▶ Texto fornecido:
----
Desde que chegou ao Brasil para uma série de shows em São Paulo, Harry Styles tem chamado atenção não apenas pelas apresentações, mas também pela forma como aproveita o tempo livre. O cantor foi visto correndo no Parque Ibirapuera, visitando um cinema na Rua Augusta e passeando pelo bairro da Liberdade, em uma rotina cada vez mais comum entre artistas internacionais.
A postura contrasta com a realidade vivida pelo britânico em 2014, quando ainda integrava o One Direction. Na época, uma multidão de fãs cercou o hotel onde a banda estava hospedada, obrigando a equipe a reforçar a segurança e restringir o acesso ao local.
Hoje, Harry faz parte de um grupo de artistas que opta por conhecer as cidades por onde passa durante as turnês, em vez de permanecer isolado nos hotéis. Nomes como Dua Lipa e Shawn Mendes também adotaram esse comportamento nos últimos anos.
A mudança acompanha uma transformação na própria indústria da música. Após a pandemia, as turnês passaram a concentrar mais apresentações em uma mesma cidade, reduzindo deslocamentos e oferecendo mais tempo livre aos artistas para explorar os destinos visitados.
Em entrevistas anteriores, Harry Styles afirmou que procura aproveitar as viagens de forma diferente do período em que fazia parte do One Direction.
“Quando viajo agora, faço questão de sair para correr ou caminhar. Você conhece os lugares de uma maneira completamente diferente”, disse o cantor à revista Runner’s World.
Especialistas e observadores da indústria também apontam uma mudança na relação entre público e celebridades. Nos últimos anos, artistas passaram a discutir com mais frequência os limites entre admiração e invasão de privacidade, incentivando um comportamento mais respeitoso por parte dos fãs.
Ao mesmo tempo, a presença mais natural de artistas em espaços públicos ajuda a reduzir o clima de comoção que tradicionalmente acompanha aparições desse tipo. Embora continuem sendo reconhecidos, muitos conseguem circular com maior tranquilidade quando o público passa a enxergá-los também como pessoas comuns.
A expectativa é que essa relação mais equilibrada permita que artistas internacionais aproveitem melhor as cidades por onde passam, sem abrir mão da segurança e da convivência com os fãs.
----
▶ Dados:
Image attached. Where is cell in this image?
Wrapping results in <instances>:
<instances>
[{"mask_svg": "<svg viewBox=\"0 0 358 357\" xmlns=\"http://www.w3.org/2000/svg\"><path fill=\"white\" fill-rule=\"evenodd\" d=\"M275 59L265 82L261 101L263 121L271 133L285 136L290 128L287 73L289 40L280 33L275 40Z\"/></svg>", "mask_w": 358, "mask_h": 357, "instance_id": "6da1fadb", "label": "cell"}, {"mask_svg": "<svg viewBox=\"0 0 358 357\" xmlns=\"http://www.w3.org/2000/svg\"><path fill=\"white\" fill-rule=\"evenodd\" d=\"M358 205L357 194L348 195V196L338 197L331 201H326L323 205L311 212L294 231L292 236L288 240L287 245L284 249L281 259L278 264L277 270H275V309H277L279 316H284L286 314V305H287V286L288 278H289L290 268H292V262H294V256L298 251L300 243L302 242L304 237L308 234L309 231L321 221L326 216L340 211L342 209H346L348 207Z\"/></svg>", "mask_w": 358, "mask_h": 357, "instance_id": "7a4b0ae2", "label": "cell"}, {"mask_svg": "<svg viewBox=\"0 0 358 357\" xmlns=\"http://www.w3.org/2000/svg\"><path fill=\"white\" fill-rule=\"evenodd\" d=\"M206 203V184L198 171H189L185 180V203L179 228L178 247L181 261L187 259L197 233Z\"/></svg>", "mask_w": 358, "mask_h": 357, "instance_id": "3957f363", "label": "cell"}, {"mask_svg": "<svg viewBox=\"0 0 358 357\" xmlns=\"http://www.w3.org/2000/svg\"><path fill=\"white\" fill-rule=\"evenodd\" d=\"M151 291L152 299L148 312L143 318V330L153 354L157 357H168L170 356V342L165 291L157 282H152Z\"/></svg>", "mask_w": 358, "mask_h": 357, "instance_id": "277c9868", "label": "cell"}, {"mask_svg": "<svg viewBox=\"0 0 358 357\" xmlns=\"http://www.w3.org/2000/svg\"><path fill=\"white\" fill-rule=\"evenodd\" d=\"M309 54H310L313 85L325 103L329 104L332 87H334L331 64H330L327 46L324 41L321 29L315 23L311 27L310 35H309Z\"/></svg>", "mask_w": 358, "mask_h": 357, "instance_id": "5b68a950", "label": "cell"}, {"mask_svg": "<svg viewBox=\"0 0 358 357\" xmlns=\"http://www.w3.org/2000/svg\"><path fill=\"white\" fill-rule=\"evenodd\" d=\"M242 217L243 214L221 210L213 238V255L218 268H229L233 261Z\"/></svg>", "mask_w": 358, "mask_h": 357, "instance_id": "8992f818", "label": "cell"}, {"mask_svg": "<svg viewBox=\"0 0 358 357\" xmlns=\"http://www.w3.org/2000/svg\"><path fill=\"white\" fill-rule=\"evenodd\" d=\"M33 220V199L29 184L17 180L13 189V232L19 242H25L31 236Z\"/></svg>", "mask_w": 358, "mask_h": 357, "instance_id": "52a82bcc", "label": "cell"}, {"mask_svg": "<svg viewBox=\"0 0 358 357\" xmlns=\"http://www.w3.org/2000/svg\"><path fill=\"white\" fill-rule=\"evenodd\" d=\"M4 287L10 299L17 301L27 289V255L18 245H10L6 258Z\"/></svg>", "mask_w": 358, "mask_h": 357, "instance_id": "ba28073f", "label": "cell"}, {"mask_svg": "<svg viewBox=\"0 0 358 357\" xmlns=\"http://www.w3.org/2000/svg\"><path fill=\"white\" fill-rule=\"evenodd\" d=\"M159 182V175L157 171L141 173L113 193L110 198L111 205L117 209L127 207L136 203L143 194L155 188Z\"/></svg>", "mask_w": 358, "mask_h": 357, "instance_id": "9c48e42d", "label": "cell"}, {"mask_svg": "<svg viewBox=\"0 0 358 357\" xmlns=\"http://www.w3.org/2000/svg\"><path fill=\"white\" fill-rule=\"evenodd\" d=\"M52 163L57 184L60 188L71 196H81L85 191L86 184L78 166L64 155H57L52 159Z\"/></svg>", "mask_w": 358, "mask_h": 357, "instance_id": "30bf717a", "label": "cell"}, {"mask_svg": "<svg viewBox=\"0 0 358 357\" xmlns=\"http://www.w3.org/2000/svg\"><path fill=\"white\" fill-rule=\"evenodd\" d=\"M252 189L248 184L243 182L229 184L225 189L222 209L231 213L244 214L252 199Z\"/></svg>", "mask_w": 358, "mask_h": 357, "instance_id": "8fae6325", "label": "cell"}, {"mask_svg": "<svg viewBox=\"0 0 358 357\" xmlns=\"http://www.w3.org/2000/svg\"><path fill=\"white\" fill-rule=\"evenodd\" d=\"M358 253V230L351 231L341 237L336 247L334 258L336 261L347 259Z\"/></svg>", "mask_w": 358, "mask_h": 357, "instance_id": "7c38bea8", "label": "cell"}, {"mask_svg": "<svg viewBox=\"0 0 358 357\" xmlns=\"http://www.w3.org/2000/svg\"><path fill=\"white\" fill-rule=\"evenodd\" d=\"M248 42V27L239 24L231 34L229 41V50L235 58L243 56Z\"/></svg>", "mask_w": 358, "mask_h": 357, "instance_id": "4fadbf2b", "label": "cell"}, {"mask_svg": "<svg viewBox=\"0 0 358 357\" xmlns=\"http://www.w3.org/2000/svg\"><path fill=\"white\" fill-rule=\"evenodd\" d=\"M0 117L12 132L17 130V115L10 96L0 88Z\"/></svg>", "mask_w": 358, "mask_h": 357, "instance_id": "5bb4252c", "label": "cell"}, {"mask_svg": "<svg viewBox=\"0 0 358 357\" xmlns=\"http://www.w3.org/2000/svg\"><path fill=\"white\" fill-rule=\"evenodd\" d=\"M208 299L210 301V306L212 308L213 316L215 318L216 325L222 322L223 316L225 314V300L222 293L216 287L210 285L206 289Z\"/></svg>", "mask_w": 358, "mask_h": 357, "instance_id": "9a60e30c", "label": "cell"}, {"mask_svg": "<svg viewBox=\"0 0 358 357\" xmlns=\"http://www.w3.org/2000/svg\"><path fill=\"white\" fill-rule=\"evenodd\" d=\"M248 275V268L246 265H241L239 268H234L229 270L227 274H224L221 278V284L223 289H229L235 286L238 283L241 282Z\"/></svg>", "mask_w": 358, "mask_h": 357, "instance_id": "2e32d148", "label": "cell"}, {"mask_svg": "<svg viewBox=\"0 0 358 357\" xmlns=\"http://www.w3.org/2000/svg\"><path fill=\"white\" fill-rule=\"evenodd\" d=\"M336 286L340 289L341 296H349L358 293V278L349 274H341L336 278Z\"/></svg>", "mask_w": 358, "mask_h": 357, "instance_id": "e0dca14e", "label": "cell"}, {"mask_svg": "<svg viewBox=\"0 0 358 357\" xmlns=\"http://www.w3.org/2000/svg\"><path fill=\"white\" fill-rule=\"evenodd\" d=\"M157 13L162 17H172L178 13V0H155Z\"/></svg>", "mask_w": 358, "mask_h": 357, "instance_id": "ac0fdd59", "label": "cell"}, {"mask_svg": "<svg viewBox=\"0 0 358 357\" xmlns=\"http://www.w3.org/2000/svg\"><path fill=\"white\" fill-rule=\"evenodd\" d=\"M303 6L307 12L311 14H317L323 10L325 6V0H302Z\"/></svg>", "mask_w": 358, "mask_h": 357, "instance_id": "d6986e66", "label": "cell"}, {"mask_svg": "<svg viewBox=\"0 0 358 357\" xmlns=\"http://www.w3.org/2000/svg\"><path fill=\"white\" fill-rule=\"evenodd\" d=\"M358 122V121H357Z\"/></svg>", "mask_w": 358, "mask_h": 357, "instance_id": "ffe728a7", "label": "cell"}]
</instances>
----
▶ Instruções das tarefas:
a) Diga se cada afirmação concorda com o texto fornecido. Responda sim ou não e cite, sem alterações, as palavras do texto que decidem a resposta: (i) Harry Styles foi visto correndo no Parque Ibirapuera; (ii) em 2014, Harry Styles já tinha deixado o One Direction; (iii) após a pandemia, as turnês passaram a concentrar mais apresentações em uma mesma cidade.
b) Por favor, retorne sem alterações o trecho do texto fornecido que começa em "Desde que chegou" e termina em "acesso ao local.".
Os dados não são necessários para realizar as tarefas.

▶ Respostas das tarefas:
a)
(i) Sim: "O cantor foi visto correndo no Parque Ibirapuera"
(ii) Não: "quando ainda integrava o One Direction"
(iii) Sim: "Após a pandemia, as turnês passaram a concentrar mais apresentações em uma mesma cidade"

b)
Desde que chegou ao Brasil para uma série de shows em São Paulo, Harry Styles tem chamado atenção não apenas pelas apresentações, mas também pela forma como aproveita o tempo livre. O cantor foi visto correndo no Parque Ibirapuera, visitando um cinema na Rua Augusta e passeando pelo bairro da Liberdade, em uma rotina cada vez mais comum entre artistas internacionais.
A postura contrasta com a realidade vivida pelo britânico em 2014, quando ainda integrava o One Direction. Na época, uma multidão de fãs cercou o hotel onde a banda estava hospedada, obrigando a equipe a reforçar a segurança e restringir o acesso ao local.